TERMS and FAQ
Terms and Terminology.
Exotherm (or exothermic) - Some chemical reactions create heat. Those that do are called exothermic.
FRP - Fiberglass Reinforced Plastics.
Gel Coat - Sometimes referred to as a pigmented resin. Gel coats are more complicated than that, because they contain fillers, colorants and sometimes UV stabilizers.
Hardener - The term often used referring to the catalyst used in FRP that turns a liquid into a solid.
MEKP - Methyl Ethyl Keyton Peroxide - the catalyst used with polyester resins and gel coats to turn them from a liquid to a solid.
Post Cure - The laminate continues to cure outside of the mold. For best results the laminate should cure while in contact with the mold so that the part is able to reflect the finish of the mold. Post cured parts generally have "print" or "print through".
Vinyl Ester - Resins with superior physical properties. Modified from Epoxies. Use MEKP catalysts. Not good in UV exposure and therefore not typically used as a base for gel coat.
FAQ's and Project Help:
Q? - We are building a bar in our basement and want to "embed" sports memorabilia cards; pins etc. would we have to do this coating in "stages" letting each dry before applying the next? Or can we apply with one coat? I would say the finished coating on the bar would be 1/4 thick. How long would something that thick take to dry completely? Normal basement; with heat and air; not damp down there it is a living area... If using Top Epoxy Resin there would not be a need for multiple applications of the product. The ¼" thickness can be achieved with one coat. Normally, the epoxy will be completely cure in 24 hours. I would to offer a couple of suggestions if I may;/...
1) Mix a small portion of part "A" and part "B": together in a paper cup before applying to the bar top.

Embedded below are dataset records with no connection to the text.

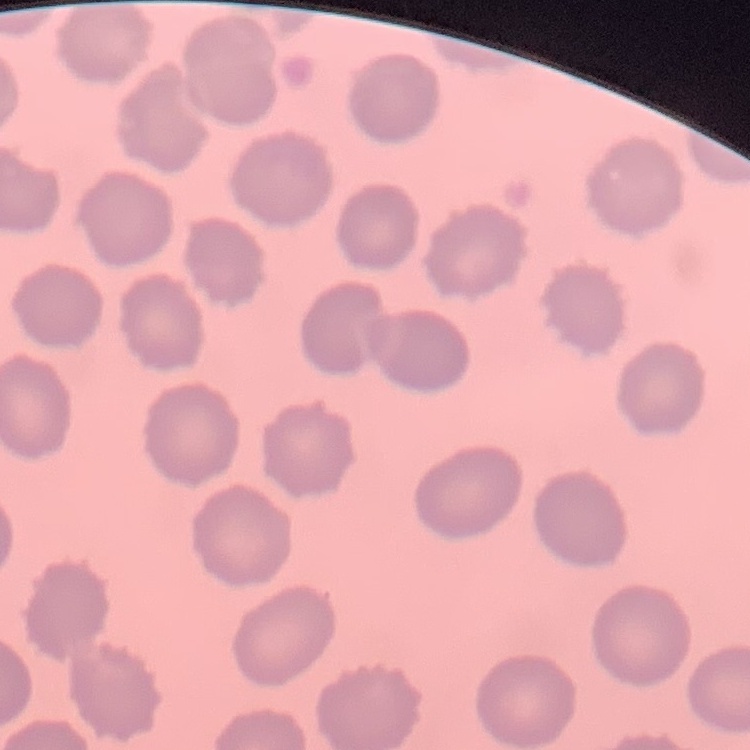
No rouleaux formation.

stain = Field's or Giemsa
preparation = thin blood film
image type = square crop of a larger photomicrographClassify this cell by malaria status.
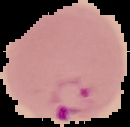
It is parasitized.

Summary:
  - Image size: 130×127 pixels
  - Preparation: thin blood smear
  - Image type: segmented cell region on a black backgroundIdentify the parasite.
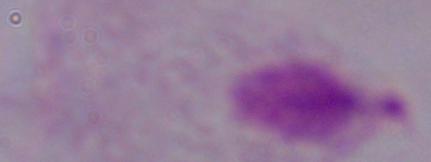
A trichomonad.

Summary:
  - Magnification: 1000x
  - Modality: photomicrograph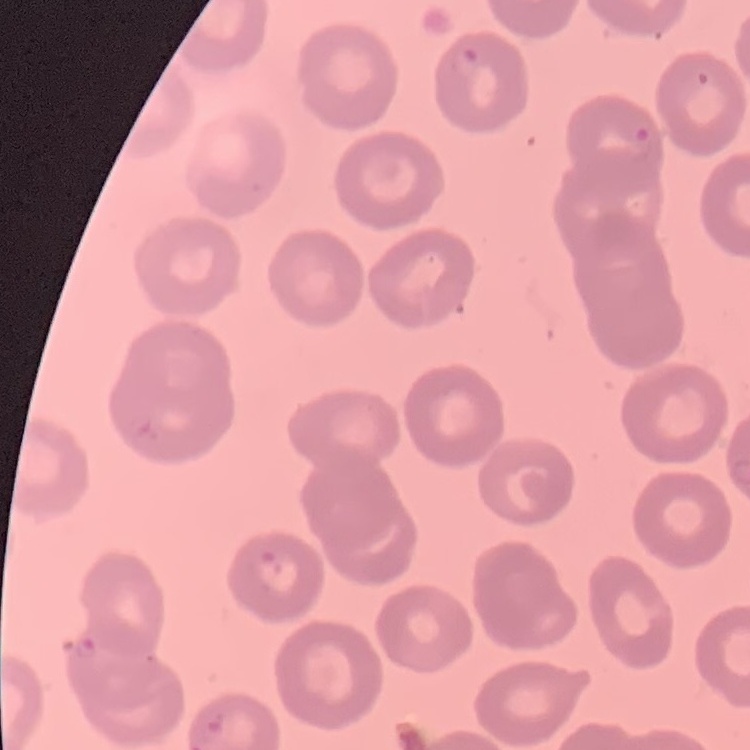

The erythrocytes exhibit no rouleaux formation. One tile cut from a larger photomicrograph. Field's or Giemsa stain. Thin blood film.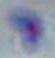
Photomicrograph. Toxoplasma gondii is seen. 1000x magnification.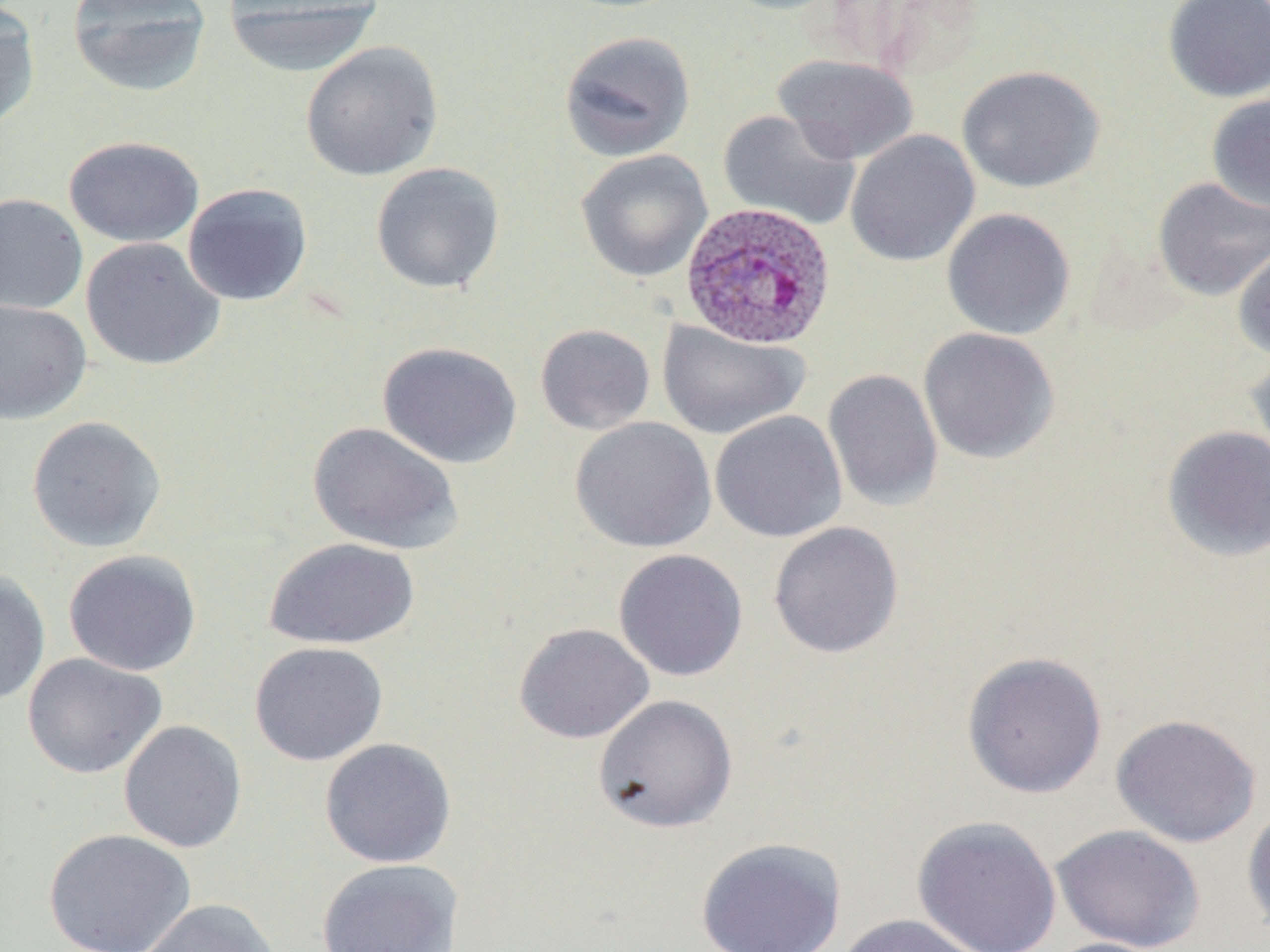

Summary:
  - Coordinate format: approximate bounding boxes as (x1, y1, x2, y2) in pixels
  - Uninfected red blood cell locations: (67, 0, 212, 97), (221, 0, 383, 77), (716, 0, 850, 16), (819, 0, 984, 78), (1162, 0, 1270, 102), (0, 2, 42, 134), (558, 30, 696, 162), (300, 41, 444, 181), (773, 54, 918, 164), (956, 65, 1105, 193), (1206, 93, 1270, 214), (718, 110, 861, 230), (845, 130, 980, 267), (63, 135, 205, 247), (575, 149, 713, 283), (370, 161, 505, 294), (1152, 177, 1270, 301), (182, 182, 313, 306), (0, 193, 88, 315), (941, 208, 1076, 340), (80, 237, 225, 371), (1232, 242, 1270, 362), (0, 299, 91, 424), (657, 320, 810, 439), (534, 323, 656, 435), (917, 327, 1060, 464), (377, 341, 523, 469), (1245, 350, 1270, 474), (823, 368, 944, 512), (709, 411, 847, 543), (26, 415, 167, 552), (569, 417, 717, 553), (308, 421, 462, 554), (1160, 424, 1270, 563), (768, 521, 904, 659), (263, 537, 420, 650), (612, 548, 748, 681), (63, 549, 201, 677), (0, 568, 51, 707), (513, 623, 655, 744), (249, 641, 388, 766), (962, 651, 1108, 798), (22, 653, 167, 779), (592, 694, 738, 833), (1110, 713, 1262, 848), (118, 720, 247, 853), (319, 737, 457, 868), (1241, 802, 1270, 938), (911, 815, 1063, 952), (1051, 824, 1205, 951), (43, 828, 196, 952), (695, 837, 846, 952), (316, 858, 463, 952), (137, 899, 280, 952), (835, 914, 989, 952), (1039, 937, 1173, 952)
  - Plasmodium ovale-infected red blood cell locations: (679, 201, 837, 350)
  - Slide-level diagnosis: Plasmodium ovale
  - Magnification: 1000x
  - Field of view: one of a larger specimen
  - Stain: May-Grünwald-Giemsa
  - Image size: 1270×952 pixels
  - Preparation: thin blood smear
  - Modality: optical microscopy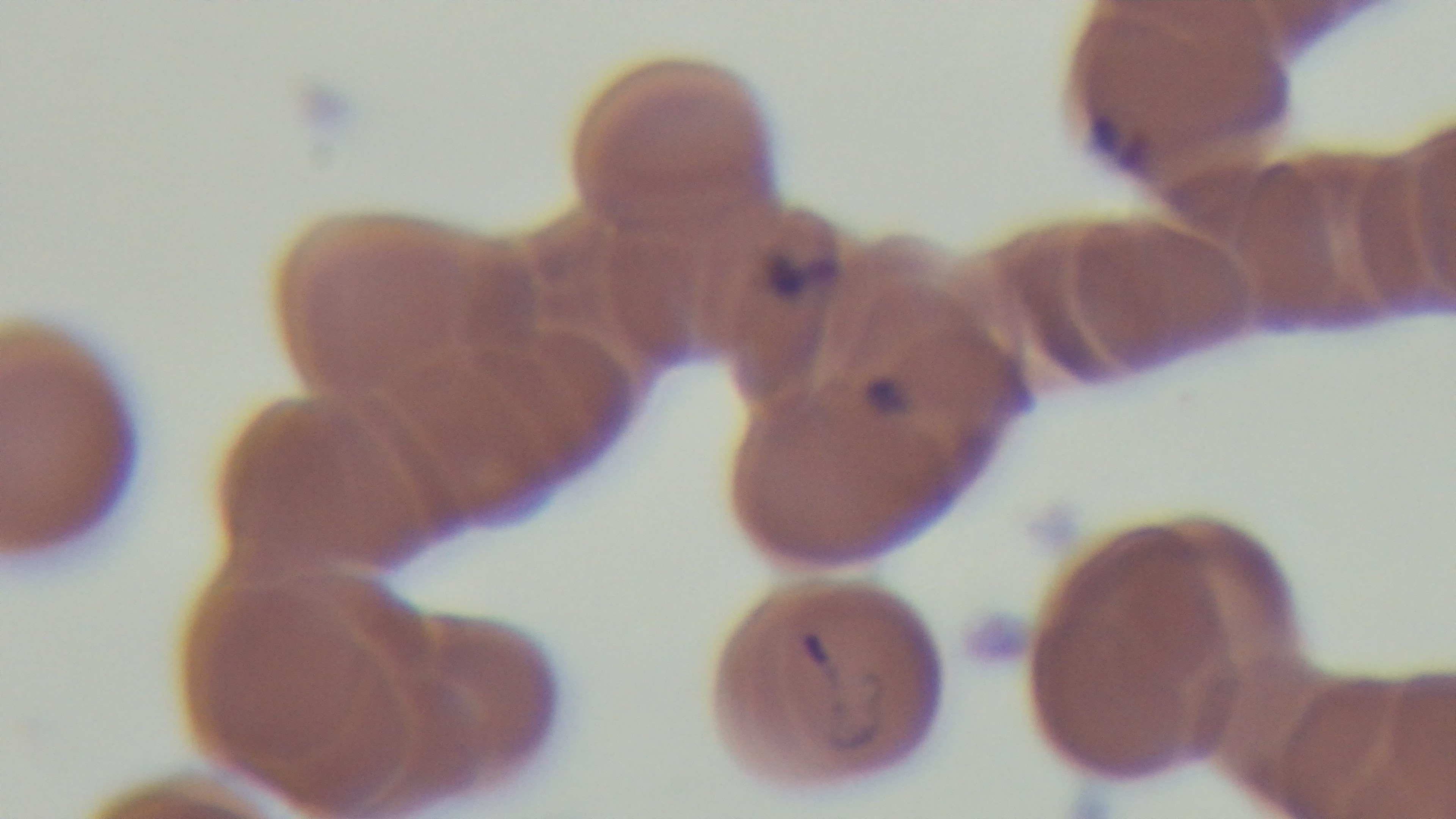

This will give you some idea of the working time..
2) The two parts must be thoroughly mixed together by adding both components (in exactly equal amounts) to a container and then stirring for 2 minutes.
3) Then pour into another container and mix for one more minute before applying the material to the bar top... Make sure the memorabilia is secured in place and will not move while the epoxy is being applied...
4) Once the epoxy is poured onto the bar top spread it out using a brush making light strokes. The epoxy is self-leveling so not much help is needed and the brush marks will become invisible once the epoxy fully cures...
5) Once the epoxy is in place allow it to cure for 5 minute or so and you will notice air bubbles trapped just under the surface. To remove these bubbles you will need a handheld propane torch. Move the flame rapidly, just above the surface of the bar top. The bubbles will quickly move to the surface and pop. Wait about 5 minutes and repeat this process if necessary... The only problem that people have had with this product can be traced back to not stirring the material together enough. Please spend the extra few minutes each time you prepare more epoxy to ensure that the both part "A" and part "B" are thoroughly mixed together...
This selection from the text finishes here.